My implementation of this is I have a database that I manage the contents, and it has a field that either has plain text, a phone number, a URL or an email address. I was looking for an easy way to validate the input so I can have it properly formatted, ie. creating anchor tags for the url/email, and formatting the phone number how I have the other numbers formatted throughout the site. Any suggestions?

The below regex is from the wonderful Mastering Regular Expressions book. If you are not familiar with the free spacing/comments mode, I suggest you get familiar with it.
\b
# Match the leading part (proto://hostname, or just hostname)
(
# ftp://, http://, or https:// leading part
(ftp|https?)://[-\w]+(\.\w[-\w]*)+
|
# or, try to find a hostname with our more specific sub-expression
(?i: [a-z0-9] (?:[-a-z0-9]*[a-z0-9])? \. )+ # sub domains
# Now ending .com, etc. For these, require lowercase
(?-i: com\b
| edu\b
| biz\b
| gov\b
| in(?:t|fo)\b # .int or .info
| mil\b
| net\b
| org\b
| name\b
| coop\b
| aero\b
| museum\b
| [a-z][a-z]\b # two-letter country codes
)
)
# Allow an optional port number
( : \d+ )?
# The rest of the URL is optional, and begins with / . . .
(
/
# The rest are heuristics for what seems to work well
[^.!,?;"'<>()\[\]{}\s\x7F-\xFF]*
(?:
[.!,?]+ [^.!,?;"'<>()\[\]{}\s\x7F-\xFF]+
)*
)?
To explain this regex briefly (for a full explanation get the book) - URLs have one or more dot separated parts ending with either a limited list of final bits, or a two letter country code (.uk .fr ...). In addition the parts may have any alphanumeric characters or hyphens '-', but hyphens may not be the first or last character of the parts. Then there may be a port number, and then the rest of it.
To extract this from the website, go to http://regex.info/listing.cgi?ed=3&p=207 It is from page 207 of the 3rd edition.
And the page says "Copyright © 2008 Jeffrey Friedl" so I'm not sure what the conditions for use are exactly, but I would expect that if you own the book you could use it so ... I'm hoping I'm not breaking the rules putting it here.

If you read section 5 of the URL specification (http://www.isi.edu/in-notes/rfc1738.txt) you'll see that the syntax of a URL is at a minimum:
scheme ':' schemepart
where scheme is 1 or more characters and schemepart is 0 or more characters. Therefore if you don't have a colon, you don't have a URL.

☆ ☆ ☆

• [GIVEN REQUEST A]: Please write out the forum thread on URL matching from "To extract this" up to and including "have a URL.".
• [GIVEN REQUEST B]:
Answer these questions on the forum thread on URL matching, one answer per line:
(i) Which book does the regex come from?
(ii) From which page and edition of that book is the listing taken?
(iii) According to section 5 of the URL specification, what is the minimum syntax of a URL?

• [PROVIDED DATA]:
☆ ☆ ☆

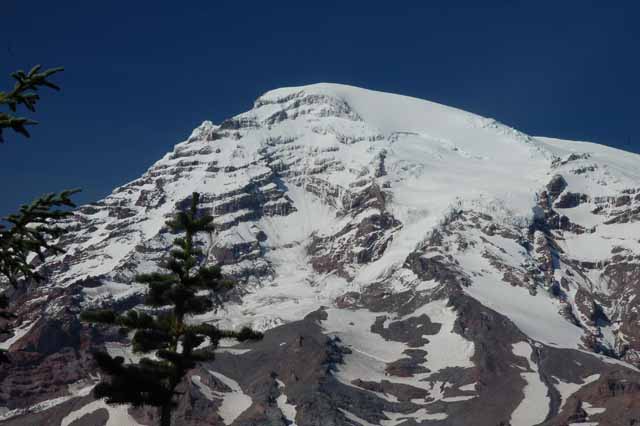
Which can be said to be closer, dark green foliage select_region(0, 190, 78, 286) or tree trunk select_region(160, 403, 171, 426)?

☆ ☆ ☆

• [OUTPUT A]:
To extract this from the website, go to http://regex.info/listing.cgi?ed=3&p=207 It is from page 207 of the 3rd edition.
And the page says "Copyright © 2008 Jeffrey Friedl" so I'm not sure what the conditions for use are exactly, but I would expect that if you own the book you could use it so ... I'm hoping I'm not breaking the rules putting it here.

If you read section 5 of the URL specification (http://www.isi.edu/in-notes/rfc1738.txt) you'll see that the syntax of a URL is at a minimum:
scheme ':' schemepart
where scheme is 1 or more characters and schemepart is 0 or more characters. Therefore if you don't have a colon, you don't have a URL.

• [OUTPUT B]:
(i) Mastering Regular Expressions
(ii) Page 207 of the 3rd edition
(iii) scheme ':' schemepart